Diante das irregularidades, a Segunda Câmara decidiu, por unanimidade, responsabilizar a ex-presidente Rayane Mayara Souza da Silva, solidariamente com o Instituto de Gerenciamento de Cidades, pelo débito de R$ 21.500,00. O Tribunal determinou que os responsáveis recolham o valor aos cofres municipais, com atualização monetária. Nesse sentido, no prazo de 15 dias após o trânsito em julgado da decisão. Caso não efetuem o pagamento, o município deverá inscrever o débito em Dívida Ativa para posterior cobrança judicial.
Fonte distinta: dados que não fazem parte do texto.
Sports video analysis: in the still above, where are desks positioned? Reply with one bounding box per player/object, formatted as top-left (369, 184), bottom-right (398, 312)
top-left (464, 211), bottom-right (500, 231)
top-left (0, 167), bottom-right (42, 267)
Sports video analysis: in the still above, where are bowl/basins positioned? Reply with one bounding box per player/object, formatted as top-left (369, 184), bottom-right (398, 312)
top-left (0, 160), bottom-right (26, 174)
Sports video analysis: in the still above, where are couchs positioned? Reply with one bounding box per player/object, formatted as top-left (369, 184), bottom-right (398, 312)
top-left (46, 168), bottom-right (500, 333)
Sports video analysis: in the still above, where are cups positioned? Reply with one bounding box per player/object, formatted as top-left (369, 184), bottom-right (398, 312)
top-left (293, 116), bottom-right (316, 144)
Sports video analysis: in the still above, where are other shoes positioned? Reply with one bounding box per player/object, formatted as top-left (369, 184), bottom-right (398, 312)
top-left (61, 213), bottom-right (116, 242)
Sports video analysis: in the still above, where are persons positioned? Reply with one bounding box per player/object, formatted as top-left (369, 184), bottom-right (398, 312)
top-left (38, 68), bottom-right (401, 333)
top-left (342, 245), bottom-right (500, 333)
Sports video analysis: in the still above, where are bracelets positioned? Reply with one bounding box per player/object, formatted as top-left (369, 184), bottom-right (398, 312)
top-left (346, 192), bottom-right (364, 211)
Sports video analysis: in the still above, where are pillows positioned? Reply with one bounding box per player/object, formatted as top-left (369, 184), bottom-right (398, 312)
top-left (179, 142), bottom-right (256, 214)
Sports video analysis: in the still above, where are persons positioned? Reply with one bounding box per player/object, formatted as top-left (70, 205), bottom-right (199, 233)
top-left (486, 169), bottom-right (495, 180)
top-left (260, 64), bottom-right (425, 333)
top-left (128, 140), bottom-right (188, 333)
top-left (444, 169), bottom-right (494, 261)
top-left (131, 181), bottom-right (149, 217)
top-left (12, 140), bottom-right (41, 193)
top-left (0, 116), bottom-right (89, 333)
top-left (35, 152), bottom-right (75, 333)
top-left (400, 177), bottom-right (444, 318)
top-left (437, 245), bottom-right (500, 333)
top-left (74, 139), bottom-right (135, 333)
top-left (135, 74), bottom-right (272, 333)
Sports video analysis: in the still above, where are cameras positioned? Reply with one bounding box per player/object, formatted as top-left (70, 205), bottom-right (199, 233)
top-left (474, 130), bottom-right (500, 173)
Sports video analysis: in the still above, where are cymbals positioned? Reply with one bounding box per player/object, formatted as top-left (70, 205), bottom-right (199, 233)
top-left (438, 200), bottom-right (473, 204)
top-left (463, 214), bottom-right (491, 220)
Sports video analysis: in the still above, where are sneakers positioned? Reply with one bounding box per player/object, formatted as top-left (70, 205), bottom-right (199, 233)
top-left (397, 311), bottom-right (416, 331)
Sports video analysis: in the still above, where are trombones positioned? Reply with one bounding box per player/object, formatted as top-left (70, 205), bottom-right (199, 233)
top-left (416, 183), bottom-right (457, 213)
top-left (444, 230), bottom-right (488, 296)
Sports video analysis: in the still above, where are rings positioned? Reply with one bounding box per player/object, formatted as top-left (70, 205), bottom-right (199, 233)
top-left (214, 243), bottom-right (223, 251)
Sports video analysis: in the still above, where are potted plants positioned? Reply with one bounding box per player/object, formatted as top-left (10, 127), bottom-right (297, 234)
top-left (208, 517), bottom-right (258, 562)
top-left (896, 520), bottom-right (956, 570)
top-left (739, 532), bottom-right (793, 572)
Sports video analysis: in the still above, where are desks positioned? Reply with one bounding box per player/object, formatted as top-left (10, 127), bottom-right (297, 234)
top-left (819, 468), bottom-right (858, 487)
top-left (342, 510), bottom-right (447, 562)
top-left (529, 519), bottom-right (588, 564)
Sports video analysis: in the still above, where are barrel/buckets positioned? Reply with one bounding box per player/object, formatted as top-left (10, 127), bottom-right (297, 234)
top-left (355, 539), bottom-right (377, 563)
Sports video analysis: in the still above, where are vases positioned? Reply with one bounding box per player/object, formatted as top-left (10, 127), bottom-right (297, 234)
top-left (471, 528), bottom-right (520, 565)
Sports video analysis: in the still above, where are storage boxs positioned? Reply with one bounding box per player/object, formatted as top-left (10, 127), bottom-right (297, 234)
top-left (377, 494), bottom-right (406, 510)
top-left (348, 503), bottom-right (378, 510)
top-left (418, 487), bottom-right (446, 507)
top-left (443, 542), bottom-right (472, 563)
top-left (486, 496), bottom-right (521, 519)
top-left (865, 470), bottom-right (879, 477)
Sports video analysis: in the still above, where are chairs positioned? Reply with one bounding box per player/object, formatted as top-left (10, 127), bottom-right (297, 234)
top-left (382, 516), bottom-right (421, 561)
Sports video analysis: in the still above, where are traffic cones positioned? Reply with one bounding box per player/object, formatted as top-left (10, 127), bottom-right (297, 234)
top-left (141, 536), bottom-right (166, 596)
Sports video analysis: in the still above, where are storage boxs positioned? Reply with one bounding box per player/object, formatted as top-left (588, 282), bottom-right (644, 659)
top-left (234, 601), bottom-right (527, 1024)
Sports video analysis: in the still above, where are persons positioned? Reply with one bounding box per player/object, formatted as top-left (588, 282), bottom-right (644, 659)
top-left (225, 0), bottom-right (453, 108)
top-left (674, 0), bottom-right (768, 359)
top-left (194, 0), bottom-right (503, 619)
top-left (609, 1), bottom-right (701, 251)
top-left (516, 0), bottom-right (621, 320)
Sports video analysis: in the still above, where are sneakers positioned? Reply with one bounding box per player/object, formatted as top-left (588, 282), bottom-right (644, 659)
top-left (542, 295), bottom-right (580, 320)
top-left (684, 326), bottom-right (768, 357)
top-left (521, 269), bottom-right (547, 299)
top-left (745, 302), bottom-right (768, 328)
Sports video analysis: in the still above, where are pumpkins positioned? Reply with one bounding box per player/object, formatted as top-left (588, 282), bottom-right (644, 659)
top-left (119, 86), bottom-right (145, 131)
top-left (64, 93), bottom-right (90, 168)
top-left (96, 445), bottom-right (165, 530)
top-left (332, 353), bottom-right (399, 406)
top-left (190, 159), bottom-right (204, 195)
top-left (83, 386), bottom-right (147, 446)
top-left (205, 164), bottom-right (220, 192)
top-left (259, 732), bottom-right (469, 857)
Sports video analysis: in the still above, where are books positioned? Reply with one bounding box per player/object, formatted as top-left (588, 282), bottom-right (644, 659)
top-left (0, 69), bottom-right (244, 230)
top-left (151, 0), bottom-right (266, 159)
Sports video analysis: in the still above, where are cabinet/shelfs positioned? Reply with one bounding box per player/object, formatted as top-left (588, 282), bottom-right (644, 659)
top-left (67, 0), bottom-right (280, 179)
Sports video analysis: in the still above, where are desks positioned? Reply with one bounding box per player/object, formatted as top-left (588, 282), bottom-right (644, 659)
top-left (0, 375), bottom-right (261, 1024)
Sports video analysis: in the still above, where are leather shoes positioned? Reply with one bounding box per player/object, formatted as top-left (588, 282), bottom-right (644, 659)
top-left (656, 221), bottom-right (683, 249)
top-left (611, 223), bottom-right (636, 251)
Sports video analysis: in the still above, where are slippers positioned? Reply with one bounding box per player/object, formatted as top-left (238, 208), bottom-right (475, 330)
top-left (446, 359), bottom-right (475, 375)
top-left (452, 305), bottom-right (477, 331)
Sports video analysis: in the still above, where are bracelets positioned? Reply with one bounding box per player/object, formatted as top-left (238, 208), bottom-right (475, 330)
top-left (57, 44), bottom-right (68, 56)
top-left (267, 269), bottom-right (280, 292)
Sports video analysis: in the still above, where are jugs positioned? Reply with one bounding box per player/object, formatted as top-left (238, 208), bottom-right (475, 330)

Paralelamente, o TCE-PE também aplicou multa no valor de R$ 11.070,09 à ex-presidenta, a ser recolhida no mesmo prazo. Nesse sentido, como forma de penalização pelo descumprimento das normas legais e pelos prejuízos causados ao erário.

Determinação do TCE

Por fim, o Tribunal comunicou a decisão ao atual presidente da Câmara Municipal de Tupanatinga e orientou a adoção de medidas preventivas para evitar a repetição de irregularidades semelhantes. Os conselheiros destacaram que a Câmara não pode deixar de empenhar obrigações previdenciárias no exercício correspondente ao fato gerador, pois essa prática configura irregularidade orçamentária e contraria a legislação federal vigente.

Participaram do julgamento os conselheiros Valdecir Pascoal, que presidiu a sessão, Eduardo Lyra Porto e o relator Carlos Pimentel. O procurador do Ministério Público de Contas, Guido Rostand Cordeiro Monteiro, também acompanhou a análise do processo.